The crown has until Thursday to reactivate those charges or forever abandon them under the law.  At the time the charges were stayed, police said proceeding with the charges against the eight might compromise an ongoing criminal investigation.

Some insiders saw the lawsuit by the eight as a "flanking" manoeuvre in what has become an ugly, public fight between those who want to fix what they see as a major problem and those who say there is no problem at all.

Whatever the outcome of the corruption probe, it won't be enough to restore public confidence in the justice system when dealing with drug offences, says Frank Addario, vice-president of the Criminal Lawyers Association.

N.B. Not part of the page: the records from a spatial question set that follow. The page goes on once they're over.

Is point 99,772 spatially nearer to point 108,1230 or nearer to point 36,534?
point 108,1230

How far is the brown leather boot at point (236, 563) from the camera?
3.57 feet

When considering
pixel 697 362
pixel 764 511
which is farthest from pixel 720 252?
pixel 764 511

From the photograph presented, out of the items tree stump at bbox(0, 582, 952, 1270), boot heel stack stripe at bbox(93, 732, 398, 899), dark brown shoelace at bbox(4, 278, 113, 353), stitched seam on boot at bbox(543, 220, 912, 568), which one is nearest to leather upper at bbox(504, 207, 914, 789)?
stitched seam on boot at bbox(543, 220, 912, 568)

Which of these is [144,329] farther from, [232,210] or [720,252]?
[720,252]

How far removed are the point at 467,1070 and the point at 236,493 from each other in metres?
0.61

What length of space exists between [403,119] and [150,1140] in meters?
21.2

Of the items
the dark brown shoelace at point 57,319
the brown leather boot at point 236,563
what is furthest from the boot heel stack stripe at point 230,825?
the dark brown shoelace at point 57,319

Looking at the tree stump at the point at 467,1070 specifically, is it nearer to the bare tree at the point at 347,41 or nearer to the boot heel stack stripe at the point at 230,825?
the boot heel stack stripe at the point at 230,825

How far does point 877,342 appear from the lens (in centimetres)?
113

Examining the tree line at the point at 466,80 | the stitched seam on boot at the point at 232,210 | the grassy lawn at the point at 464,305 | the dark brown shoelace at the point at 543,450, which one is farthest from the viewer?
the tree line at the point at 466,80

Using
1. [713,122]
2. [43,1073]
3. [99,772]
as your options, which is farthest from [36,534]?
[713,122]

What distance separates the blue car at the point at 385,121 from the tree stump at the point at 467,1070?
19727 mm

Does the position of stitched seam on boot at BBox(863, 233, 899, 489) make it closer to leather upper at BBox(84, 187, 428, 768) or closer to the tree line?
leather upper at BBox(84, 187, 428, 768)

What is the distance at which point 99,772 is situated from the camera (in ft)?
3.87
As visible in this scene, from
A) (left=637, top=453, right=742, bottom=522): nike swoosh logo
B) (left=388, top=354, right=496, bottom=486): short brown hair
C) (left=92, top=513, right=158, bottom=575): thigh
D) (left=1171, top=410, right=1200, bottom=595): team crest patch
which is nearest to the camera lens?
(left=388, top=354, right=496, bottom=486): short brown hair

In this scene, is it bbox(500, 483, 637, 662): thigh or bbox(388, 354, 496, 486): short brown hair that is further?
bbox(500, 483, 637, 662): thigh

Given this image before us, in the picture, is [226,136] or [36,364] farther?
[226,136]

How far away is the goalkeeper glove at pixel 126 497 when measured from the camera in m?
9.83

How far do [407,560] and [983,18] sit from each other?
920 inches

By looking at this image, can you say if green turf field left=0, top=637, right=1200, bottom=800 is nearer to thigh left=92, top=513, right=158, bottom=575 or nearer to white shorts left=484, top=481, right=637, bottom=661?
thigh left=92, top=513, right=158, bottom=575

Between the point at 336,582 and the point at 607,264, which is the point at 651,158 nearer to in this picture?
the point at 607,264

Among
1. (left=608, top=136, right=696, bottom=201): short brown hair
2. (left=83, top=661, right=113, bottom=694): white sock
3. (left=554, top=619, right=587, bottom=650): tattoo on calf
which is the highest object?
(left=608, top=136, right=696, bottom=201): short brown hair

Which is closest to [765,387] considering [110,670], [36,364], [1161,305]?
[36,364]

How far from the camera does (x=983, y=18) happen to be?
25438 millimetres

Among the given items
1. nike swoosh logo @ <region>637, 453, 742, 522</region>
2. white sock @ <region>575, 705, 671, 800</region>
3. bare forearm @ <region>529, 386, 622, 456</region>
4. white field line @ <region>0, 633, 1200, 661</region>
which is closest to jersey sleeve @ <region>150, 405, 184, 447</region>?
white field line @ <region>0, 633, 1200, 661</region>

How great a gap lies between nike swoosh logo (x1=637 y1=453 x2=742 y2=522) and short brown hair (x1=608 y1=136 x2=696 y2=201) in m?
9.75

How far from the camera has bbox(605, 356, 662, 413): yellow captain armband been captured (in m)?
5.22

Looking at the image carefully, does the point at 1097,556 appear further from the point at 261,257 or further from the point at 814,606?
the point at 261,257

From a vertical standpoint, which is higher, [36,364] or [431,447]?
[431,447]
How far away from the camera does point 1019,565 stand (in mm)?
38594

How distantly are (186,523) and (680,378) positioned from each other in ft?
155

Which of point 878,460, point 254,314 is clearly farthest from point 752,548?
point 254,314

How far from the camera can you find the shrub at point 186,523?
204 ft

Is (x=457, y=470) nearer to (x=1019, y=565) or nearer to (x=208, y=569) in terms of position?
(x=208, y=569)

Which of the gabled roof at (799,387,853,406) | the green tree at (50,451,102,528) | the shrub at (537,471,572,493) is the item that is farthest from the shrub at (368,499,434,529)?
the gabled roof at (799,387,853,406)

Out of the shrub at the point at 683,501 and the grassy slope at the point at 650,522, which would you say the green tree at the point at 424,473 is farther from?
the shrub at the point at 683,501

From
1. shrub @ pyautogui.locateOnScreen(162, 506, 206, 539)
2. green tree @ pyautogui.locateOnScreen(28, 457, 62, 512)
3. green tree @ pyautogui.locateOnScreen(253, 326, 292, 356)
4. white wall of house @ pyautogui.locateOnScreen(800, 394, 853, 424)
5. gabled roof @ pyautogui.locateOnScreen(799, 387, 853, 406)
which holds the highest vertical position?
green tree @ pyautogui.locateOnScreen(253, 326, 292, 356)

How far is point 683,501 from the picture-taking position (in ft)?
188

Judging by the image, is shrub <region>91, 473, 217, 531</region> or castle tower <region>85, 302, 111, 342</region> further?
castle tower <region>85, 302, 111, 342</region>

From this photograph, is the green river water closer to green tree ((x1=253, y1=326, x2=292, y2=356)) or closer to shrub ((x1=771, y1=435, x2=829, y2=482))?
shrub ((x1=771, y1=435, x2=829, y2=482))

"There's a whole bunch of people with a stake in the outcome ...  the officers, the force itself, the police services board and the community," says Addario.  "And there's no transparency right now."

Addario said his organization has been closely watching the drug squad scandal unfold, but the secrecy surrounding the police investigation has led to more speculation than fact.

"It's kind of a management style of the '50s," said Addario.  "It's like knowledge is power and we have the power and we're not going to tell you."

The corruption probe, he said, appears to be moving forward with "no apparent speed to resolve it and with little or no information being shared" with defence attorneys.

The scandal has caused such damage to the force's reputation that, unless the force releases its findings publicly at the end of the investigation, the government might have to consider a public inquiry to clear the air, he said.